SOURCE:
'''

[GiNaC-list] series((x+x^2)^2,x,0) is broken

[Vitaly Magerya]

> For one thing, I suppose that the Order(x) function is missing a power
> evaluation of the kind Order(x)^e -> Order(x^e). Does this sound right?

Thanks for looking into this.

The substitution above is not correct if e<0. For example:

    x = Order(1/A) => |x| <= Const * 1/A

but

    x = 1/Order(A) => |x| >= 1 / (Const * A)

so

    Order(1/A) =/= 1/Order(A)

It is correct for non-negative integer e though.

> The attached patch adds this. It solves some of your problems but not
> all. It doesn't seem to introduce regressions. Can you test this, please?

I guess

    ginsh> series((x+x^2)^2,x,0);
    Order(x^(-2))

is preferable to

    (Order(1)^2)*x^(-2)+Order(1)

'''

SUPPLIED INFORMATION:
'''

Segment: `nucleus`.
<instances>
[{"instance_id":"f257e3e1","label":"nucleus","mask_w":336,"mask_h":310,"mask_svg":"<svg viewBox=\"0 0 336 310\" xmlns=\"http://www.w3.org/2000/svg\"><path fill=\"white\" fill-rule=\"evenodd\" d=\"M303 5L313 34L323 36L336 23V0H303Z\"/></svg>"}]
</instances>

'''

CHALLENGES:
[A] From the mailing-list message above, output everything from "It is correct" down to "test this, please?".
[B] Answer these questions about the mailing-list message above:
(i) For which values of e does the mailing-list message say the substitution Order(x)^e -> Order(x^e) is not correct?
(ii) For what kind of e does it say the substitution is correct?
(iii) Which ginsh output does it call preferable to "(Order(1)^2)*x^(-2)+Order(1)"?
[C] Resume the mailing-list message about series((x+x^2)^2,x,0), continuing on from its last line.

RESULTS FOR EACH TASK:
[A]
It is correct for non-negative integer e though.

> The attached patch adds this. It solves some of your problems but not
> all. It doesn't seem to introduce regressions. Can you test this, please?

[B]
(i) e<0
(ii) Non-negative integer e
(iii) Order(x^(-2))

[C]
but it is still incorrect and not that helpful: I'm asking for
the expansion up to x^0, not x^-2.

> But there's something else fishy going on in pseries::power_const(p, deg).

Seems so.

* * *

On a bit of a tangential topic: I think the fact that Order(x^0)
is simplified to Order(1) is a bad design choice, because the
variable in which the expansion was made is lost. This leads to
all kinds of special cases if one wants to work with series;
e.g.

    Order(x^n)*x can be simplified to Order(x^(n+1)),

but

    Order(1)*x can no longer be Order(x).

Similarly,

    Order(x) + Order(x^2) = Order(x),

but

    Order(1) + Order(x) =/= Order(1),

because Order(1) could have been Order(othervar^0).

I'd much rather have Order() to have the variable and the exponent
separately, i.e. Order(x, 0) instead of Order(1). This is a
separate question though.